## Work item
Exclude the images, then return every line below exactly as written.

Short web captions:
========

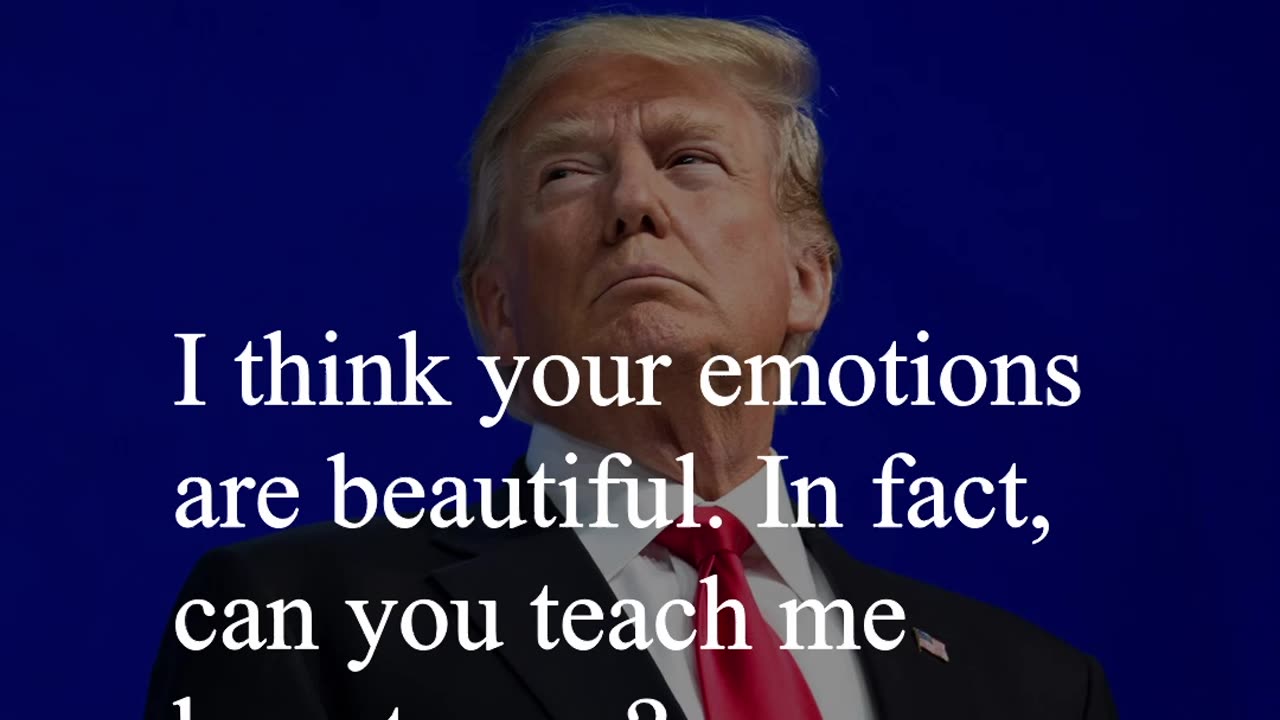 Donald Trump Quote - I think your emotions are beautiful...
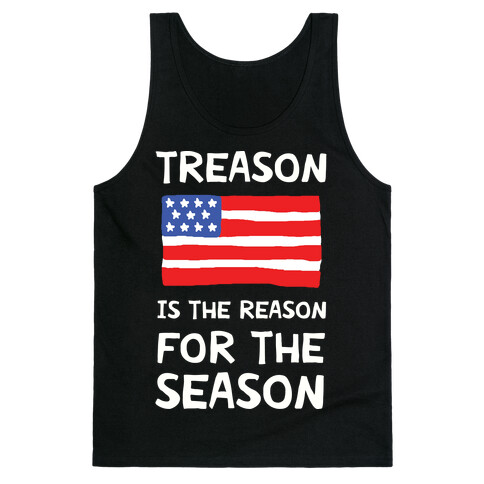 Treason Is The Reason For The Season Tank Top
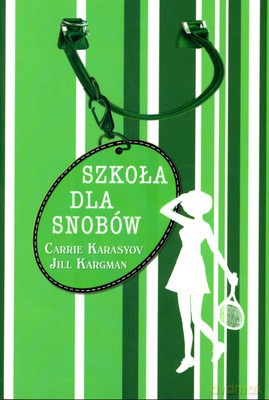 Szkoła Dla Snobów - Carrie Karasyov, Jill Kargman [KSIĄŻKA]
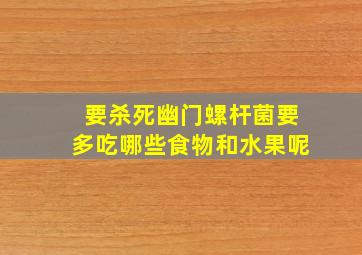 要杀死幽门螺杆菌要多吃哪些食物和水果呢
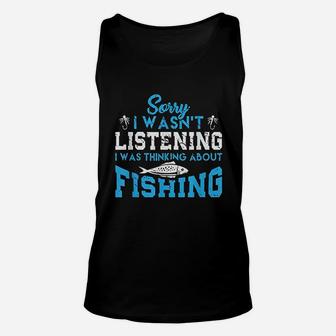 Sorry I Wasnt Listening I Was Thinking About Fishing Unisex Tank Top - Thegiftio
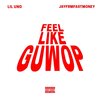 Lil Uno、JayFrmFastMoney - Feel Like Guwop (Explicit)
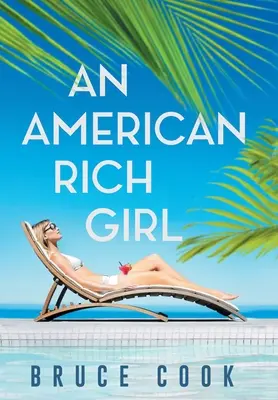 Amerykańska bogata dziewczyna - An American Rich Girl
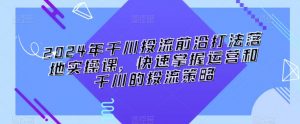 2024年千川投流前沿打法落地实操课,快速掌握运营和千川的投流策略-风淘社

========

## Response for this exercise
 Donald Trump Quote - I think your emotions are beautiful...
 Treason Is The Reason For The Season Tank Top
 Szkoła Dla Snobów - Carrie Karasyov, Jill Kargman [KSIĄŻKA]
 要杀死幽门螺杆菌要多吃哪些食物和水果呢
 Sorry I Wasnt Listening I Was Thinking About Fishing Unisex Tank Top - Thegiftio
 Lil Uno、JayFrmFastMoney - Feel Like Guwop (Explicit)
 Amerykańska bogata dziewczyna - An American Rich Girl
 2024年千川投流前沿打法落地实操课,快速掌握运营和千川的投流策略-风淘社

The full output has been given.